I can see what they’re going for – the romance of the rose, fading into the modern plug, referring to the two time periods in which the play is set and maybe the romance/research idea. The background vaguely looks like handwriting on old paper, fading down to a more modern clean white. And the red, simple, slightly old-timey font. It should all work. And yet, it somehow all comes together to look like the cover of a romance novel you can safely read on the subway.
I mean, admit it, if you took that same red font and changed it to say ‘The Randy Researchers: A Love Throughout Time’, it wouldn’t look that wrong, right? There’s something about this whole thing that is just… off.

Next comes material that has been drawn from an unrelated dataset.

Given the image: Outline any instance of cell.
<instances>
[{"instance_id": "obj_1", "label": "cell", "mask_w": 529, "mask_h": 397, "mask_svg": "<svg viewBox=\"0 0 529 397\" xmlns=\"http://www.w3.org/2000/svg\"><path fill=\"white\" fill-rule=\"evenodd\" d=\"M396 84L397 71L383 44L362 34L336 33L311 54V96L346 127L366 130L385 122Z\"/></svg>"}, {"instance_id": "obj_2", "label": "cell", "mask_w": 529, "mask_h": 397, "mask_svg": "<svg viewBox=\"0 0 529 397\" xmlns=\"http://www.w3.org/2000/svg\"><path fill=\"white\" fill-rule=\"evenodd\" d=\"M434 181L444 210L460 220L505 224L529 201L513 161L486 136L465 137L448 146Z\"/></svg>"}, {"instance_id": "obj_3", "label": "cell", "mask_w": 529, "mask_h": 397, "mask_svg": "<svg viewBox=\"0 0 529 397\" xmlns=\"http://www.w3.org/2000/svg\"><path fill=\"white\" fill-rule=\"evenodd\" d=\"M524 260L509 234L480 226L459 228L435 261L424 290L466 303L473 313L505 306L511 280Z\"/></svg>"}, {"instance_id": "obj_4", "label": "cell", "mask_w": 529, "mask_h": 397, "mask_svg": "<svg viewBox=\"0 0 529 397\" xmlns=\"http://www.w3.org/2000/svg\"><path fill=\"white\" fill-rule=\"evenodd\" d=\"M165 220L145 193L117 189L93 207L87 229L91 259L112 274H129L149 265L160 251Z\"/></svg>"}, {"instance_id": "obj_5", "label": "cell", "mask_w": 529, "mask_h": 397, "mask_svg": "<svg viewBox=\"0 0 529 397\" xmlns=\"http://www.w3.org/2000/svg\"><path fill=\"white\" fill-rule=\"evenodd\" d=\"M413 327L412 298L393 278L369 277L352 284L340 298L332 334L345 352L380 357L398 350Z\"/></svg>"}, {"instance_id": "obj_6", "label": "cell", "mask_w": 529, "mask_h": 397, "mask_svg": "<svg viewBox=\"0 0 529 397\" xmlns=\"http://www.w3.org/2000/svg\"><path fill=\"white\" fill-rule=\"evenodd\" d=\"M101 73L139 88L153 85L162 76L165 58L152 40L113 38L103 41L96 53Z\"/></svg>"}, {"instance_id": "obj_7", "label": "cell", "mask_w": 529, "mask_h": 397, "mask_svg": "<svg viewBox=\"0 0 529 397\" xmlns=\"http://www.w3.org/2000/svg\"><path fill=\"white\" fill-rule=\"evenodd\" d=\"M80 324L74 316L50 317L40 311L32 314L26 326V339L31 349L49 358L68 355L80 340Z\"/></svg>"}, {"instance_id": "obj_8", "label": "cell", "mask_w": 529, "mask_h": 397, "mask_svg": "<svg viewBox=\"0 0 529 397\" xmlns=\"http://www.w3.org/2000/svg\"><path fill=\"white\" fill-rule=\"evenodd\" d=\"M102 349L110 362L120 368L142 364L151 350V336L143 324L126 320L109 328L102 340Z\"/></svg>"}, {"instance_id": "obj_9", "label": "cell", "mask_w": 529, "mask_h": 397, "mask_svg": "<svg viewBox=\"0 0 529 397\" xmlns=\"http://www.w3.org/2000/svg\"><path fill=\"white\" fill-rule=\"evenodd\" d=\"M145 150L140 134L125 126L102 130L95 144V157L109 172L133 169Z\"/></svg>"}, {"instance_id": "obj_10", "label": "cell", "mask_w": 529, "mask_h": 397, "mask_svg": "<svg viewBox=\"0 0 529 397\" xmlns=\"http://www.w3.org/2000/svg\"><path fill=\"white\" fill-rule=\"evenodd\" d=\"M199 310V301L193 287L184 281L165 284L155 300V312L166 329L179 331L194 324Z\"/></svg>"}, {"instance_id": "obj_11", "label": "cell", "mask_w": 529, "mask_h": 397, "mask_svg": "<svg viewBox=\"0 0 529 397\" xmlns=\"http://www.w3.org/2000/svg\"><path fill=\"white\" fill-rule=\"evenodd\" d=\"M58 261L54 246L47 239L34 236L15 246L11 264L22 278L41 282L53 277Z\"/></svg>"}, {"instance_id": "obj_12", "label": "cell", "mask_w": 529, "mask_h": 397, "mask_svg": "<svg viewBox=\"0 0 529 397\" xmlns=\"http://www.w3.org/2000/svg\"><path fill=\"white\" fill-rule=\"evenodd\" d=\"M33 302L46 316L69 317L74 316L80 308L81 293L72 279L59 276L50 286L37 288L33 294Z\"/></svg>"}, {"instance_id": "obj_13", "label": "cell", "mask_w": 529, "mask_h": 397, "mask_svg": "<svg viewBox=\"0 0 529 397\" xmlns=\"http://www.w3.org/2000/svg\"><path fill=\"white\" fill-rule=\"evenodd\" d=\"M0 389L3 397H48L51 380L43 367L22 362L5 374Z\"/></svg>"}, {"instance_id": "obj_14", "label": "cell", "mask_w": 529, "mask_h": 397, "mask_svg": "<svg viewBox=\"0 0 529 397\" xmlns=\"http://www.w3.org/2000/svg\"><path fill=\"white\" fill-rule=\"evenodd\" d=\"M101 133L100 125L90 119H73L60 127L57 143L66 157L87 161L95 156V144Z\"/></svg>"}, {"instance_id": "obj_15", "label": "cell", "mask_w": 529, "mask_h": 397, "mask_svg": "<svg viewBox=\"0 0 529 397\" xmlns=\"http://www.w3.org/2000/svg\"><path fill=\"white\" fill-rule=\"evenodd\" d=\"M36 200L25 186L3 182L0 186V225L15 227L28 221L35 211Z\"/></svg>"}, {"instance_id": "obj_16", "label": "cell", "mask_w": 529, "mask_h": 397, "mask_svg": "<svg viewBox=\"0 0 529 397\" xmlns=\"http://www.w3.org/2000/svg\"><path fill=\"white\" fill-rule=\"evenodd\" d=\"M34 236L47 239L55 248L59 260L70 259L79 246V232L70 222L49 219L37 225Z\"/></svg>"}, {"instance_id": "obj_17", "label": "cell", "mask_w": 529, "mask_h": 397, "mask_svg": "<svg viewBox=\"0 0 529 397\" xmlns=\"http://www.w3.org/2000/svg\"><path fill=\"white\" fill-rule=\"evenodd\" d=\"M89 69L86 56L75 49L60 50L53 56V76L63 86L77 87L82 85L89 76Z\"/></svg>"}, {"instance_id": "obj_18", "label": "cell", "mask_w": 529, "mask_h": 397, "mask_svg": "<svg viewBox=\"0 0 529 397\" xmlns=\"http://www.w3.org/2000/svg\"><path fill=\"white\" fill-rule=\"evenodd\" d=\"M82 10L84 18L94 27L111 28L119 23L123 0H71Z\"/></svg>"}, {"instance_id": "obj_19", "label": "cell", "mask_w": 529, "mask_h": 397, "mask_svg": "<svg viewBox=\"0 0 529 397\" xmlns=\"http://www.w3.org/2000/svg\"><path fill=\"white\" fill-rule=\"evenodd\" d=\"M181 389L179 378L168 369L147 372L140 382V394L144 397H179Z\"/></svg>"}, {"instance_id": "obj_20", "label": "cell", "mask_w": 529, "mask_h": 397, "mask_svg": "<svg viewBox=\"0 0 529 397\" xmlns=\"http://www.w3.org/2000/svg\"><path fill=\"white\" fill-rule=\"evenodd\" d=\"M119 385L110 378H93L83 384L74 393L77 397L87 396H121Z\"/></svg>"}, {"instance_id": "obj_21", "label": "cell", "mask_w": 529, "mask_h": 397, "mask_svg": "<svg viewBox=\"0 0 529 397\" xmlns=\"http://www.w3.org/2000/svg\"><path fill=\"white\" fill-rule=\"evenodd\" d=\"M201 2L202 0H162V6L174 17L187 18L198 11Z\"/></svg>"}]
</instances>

First of all, it must be noted that this is a suprisingly British-looking artwork for an American production. For those who are vaguely offended by this but wondering what exactly that means, all I mean is that British theatre posters (and book covers) tend to favor a certain… shininess. Edges are clean, everything is a little more ‘in focus’ – it’s as though the Brits printed everything on high-resolution photo paper while Americans printed theirs on handmade artisinal flax paper. American bold and blocky graphics usually fall way to airbrushed shading and reflections – take, for example, the difference between the American and British posters for ‘Wicked’:
See what I mean? ‘Arcadia’s poster looks distinctly British, even more so than the art for the actual British production, which I like much better:
The British look of the poster is by no means what makes it such a dud – being American, I tend to prefer the American aesthetic, but I think both sides of the pond produce great artwork. What makes this a loser is that Arcadia is a complex, intricately drawn play about connection, fate, theory, math (if you don’t believe me about the complexity of the play, the first sentence of the wikipedia summary is “Arcadia is a 1993 play by Tom Stoppard concerning the relationship between past and present and between order and disorder and the certainty of knowledge”). This poster is a Frankenposter of reductive cliches – I can just imagine and old-timey Ad Man chomping on a stogie saying “What’s the play about? Math? Ugh, unsexy. Isn’t there any romance in it? Sort of? Great, we’ll put a big rose front and center, the ladies love romance. And let’s put a little computerized wash over it so it looks like a sketch, but less like it looks like a real sketch and more like a computerized washed sketch. And it’s modern day too? Fine, let’s add something…. computery, like, uh, a plug or something. Print!!”
I’m not saying that the poster for ‘Arcadia’ needs to include all of its many elements – I don’t think that would even be possible. But it does deserve better than a poster that makes it look like you will be spending an evening with heaving bosoms, ripped bodices, and a dastardly sexy rogue instead of an evening enjoying one of the most finely wrought, intelligent and moving plays of our time.